3

For my erlang application, I have used both sasl logger and log4erl and both are giving poor performance when the number of events sending to them is around 1000 per second. log4erl was giving better performance but after some time its mailbox starts filling up and thus starts bloating the VM.

Will using disk_log be a better option (as in will it work under 1000 events per sec load ?).

I tried using disk_log on the shell... in the example they are converting the message to be logged to binary (list_to_binary) first and writing to file using "blog" function.

Would doing like this help me in using an efficient high volume logger ?

One more doubt:: Using disk_log:blog the size of the text was just 84 bytes...but with disk_log:log_terms..the size was 970 bytes..why such a big difference ?

Arunmu
  • 6,837
  • 1
  • 24
  • 46
  • 2
    Erlang's IO libraries can handle both lists and binaries (and mixes of the both). You don't need to convert anything that will go to a port eventually. However, a library API might require it for whatever reason. – Adam Lindberg Mar 01 '11 at 12:59
  • Using disk_log:blog the size of the text was just 84 bytes...but with disk_log:log_terms..the size was 970 bytes..why such a big difference ? – Arunmu Mar 01 '11 at 13:12
  • The problem is perhaps you are using the logger as a tracer. SASL especially has quite an overhead. – I GIVE CRAP ANSWERS Mar 01 '11 at 17:34

2 Answers2

2

Hack something on your own. Dedicated logger with in-memory storage and bulk dumps to disc is the fastest solution. If you cannot afford losing any data (in case of VM crash), do it on remote node. Once I used the remote 'solution' and I queried every 5sec target VM. I didn't notice impact on the system.

Data shown:
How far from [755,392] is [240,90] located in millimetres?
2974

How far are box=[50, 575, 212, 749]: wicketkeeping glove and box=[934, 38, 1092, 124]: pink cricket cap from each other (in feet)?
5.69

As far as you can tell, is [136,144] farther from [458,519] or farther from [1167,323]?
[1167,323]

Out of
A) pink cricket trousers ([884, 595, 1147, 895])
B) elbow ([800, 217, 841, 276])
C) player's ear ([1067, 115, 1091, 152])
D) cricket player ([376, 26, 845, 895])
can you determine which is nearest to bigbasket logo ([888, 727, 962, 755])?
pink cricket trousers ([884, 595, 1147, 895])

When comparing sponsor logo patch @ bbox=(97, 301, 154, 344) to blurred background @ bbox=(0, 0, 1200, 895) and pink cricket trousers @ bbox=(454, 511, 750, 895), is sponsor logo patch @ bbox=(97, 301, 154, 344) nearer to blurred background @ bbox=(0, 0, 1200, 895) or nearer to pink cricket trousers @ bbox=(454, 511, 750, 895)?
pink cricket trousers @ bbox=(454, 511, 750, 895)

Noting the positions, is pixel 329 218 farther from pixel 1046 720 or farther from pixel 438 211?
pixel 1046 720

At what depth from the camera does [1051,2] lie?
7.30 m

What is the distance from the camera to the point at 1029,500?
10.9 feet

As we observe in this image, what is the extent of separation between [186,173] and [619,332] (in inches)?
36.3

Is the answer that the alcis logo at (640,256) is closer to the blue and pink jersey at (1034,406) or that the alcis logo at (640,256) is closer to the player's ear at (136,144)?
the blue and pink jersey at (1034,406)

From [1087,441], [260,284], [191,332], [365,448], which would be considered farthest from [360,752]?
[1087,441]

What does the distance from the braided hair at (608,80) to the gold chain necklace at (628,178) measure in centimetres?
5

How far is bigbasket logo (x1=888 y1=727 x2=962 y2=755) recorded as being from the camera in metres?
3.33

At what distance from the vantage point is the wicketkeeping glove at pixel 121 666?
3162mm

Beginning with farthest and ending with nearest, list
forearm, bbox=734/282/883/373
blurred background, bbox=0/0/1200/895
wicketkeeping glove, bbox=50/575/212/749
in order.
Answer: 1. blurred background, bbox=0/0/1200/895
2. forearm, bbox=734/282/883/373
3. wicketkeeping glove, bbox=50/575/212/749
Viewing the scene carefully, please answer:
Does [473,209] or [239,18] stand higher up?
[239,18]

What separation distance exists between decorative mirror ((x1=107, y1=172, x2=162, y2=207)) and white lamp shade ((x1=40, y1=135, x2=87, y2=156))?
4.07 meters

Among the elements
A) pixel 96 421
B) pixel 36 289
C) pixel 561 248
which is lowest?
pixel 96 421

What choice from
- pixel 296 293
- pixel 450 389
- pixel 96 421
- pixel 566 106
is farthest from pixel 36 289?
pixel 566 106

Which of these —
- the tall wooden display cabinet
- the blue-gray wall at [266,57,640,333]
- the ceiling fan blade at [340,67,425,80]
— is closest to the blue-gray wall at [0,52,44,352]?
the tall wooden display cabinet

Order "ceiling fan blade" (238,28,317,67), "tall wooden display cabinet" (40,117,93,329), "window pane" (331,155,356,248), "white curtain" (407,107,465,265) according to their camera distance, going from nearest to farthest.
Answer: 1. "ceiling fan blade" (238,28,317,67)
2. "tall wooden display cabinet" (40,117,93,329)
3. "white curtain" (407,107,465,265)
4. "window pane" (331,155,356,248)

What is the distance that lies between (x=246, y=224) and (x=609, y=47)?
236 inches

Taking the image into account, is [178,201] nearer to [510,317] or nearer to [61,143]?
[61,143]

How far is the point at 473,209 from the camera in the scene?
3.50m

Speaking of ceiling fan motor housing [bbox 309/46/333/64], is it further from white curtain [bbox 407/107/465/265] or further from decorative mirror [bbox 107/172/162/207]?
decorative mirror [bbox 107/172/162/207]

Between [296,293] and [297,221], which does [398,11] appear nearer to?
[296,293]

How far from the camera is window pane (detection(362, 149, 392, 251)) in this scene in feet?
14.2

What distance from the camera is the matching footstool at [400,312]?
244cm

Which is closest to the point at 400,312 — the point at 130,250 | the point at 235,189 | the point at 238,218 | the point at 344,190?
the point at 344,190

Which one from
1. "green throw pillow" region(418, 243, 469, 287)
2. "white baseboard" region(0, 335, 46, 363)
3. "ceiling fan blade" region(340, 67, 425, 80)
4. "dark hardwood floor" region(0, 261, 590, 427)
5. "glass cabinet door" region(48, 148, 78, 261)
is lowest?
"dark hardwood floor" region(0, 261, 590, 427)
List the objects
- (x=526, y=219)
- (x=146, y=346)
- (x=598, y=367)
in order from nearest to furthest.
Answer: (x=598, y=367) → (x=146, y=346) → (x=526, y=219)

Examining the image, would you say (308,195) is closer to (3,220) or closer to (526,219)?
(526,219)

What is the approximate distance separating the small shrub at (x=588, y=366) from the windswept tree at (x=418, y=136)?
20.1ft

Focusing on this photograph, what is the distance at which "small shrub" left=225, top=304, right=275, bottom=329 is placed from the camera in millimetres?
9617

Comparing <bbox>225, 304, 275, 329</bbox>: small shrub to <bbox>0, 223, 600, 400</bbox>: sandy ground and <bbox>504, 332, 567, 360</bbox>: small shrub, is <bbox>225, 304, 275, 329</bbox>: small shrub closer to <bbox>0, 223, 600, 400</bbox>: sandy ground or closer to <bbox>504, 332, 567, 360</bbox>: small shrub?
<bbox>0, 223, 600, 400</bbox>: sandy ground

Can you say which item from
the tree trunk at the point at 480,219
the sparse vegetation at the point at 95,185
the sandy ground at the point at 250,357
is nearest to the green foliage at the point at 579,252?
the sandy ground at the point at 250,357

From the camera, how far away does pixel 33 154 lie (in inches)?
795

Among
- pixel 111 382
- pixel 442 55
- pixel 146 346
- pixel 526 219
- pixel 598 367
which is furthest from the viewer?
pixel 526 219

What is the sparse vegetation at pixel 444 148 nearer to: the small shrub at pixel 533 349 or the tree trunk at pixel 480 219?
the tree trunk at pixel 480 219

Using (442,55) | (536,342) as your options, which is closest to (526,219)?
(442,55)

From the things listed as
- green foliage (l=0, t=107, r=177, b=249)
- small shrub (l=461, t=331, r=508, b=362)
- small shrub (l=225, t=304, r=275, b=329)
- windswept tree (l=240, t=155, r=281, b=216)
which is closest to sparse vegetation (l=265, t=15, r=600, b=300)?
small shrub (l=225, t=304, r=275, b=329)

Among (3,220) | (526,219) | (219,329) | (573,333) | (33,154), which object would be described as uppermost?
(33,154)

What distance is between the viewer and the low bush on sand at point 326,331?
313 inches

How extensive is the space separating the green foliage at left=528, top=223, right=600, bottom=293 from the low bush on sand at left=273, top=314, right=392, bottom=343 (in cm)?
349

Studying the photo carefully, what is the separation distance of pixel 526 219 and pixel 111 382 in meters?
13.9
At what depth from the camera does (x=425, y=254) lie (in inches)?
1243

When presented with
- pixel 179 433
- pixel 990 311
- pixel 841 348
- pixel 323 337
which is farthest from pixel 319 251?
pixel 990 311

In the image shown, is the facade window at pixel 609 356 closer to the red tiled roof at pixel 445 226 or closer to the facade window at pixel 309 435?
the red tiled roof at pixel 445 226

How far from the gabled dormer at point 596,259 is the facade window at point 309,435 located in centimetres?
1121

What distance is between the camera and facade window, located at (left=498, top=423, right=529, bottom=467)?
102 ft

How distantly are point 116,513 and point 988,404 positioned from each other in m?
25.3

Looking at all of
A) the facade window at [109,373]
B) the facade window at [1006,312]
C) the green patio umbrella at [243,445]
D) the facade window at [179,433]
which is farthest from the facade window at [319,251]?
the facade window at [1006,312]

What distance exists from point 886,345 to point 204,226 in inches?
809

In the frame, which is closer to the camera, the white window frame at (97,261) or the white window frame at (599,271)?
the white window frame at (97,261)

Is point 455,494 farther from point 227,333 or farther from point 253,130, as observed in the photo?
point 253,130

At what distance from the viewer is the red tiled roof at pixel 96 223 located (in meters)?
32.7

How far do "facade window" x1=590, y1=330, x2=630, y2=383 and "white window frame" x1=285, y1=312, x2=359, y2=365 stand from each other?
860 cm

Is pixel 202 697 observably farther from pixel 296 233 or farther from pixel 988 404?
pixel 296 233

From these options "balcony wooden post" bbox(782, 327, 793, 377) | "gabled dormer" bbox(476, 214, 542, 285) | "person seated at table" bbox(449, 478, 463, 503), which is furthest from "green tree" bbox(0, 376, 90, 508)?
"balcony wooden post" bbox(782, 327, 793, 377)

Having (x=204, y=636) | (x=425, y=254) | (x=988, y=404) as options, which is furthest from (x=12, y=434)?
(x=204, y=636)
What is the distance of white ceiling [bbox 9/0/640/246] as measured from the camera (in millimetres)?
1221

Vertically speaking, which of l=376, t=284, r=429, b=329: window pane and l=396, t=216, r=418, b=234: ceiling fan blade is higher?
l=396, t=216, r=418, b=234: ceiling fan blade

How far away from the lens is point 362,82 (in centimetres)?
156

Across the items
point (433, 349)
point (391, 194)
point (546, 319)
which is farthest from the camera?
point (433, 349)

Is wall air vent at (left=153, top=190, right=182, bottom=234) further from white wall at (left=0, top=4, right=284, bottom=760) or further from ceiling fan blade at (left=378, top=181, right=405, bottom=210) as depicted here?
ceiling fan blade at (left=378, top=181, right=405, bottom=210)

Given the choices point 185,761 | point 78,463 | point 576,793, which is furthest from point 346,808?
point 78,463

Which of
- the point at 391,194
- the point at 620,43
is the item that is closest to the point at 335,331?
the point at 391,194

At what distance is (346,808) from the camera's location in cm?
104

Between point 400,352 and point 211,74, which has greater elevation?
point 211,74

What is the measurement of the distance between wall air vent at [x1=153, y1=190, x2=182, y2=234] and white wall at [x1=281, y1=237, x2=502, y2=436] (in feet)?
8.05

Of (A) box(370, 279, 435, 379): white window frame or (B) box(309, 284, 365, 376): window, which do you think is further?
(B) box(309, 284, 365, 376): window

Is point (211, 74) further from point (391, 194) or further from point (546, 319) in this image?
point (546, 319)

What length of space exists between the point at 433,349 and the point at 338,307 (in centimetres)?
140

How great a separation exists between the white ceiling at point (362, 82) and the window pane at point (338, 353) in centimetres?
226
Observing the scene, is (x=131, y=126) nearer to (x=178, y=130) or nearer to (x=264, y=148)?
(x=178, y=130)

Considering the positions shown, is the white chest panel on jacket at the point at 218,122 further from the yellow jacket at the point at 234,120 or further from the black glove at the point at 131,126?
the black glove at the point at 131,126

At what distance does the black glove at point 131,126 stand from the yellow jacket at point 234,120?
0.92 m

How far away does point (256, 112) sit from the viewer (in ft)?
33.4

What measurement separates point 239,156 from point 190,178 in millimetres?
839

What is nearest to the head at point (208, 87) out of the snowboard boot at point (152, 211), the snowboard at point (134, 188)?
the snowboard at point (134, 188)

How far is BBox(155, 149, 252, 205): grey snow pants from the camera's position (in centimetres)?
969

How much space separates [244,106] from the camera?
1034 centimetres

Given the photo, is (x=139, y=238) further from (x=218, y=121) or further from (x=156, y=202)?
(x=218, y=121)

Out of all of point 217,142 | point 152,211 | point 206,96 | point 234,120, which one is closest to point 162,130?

Short problem: Please write out the stretch of the Erlang logging thread from "For my erlang" through "volume logger ?". The listing comes from a different source.

Full solution:
For my erlang application, I have used both sasl logger and log4erl and both are giving poor performance when the number of events sending to them is around 1000 per second. log4erl was giving better performance but after some time its mailbox starts filling up and thus starts bloating the VM.

Will using disk_log be a better option (as in will it work under 1000 events per sec load ?).

I tried using disk_log on the shell... in the example they are converting the message to be logged to binary (list_to_binary) first and writing to file using "blog" function.

Would doing like this help me in using an efficient high volume logger ?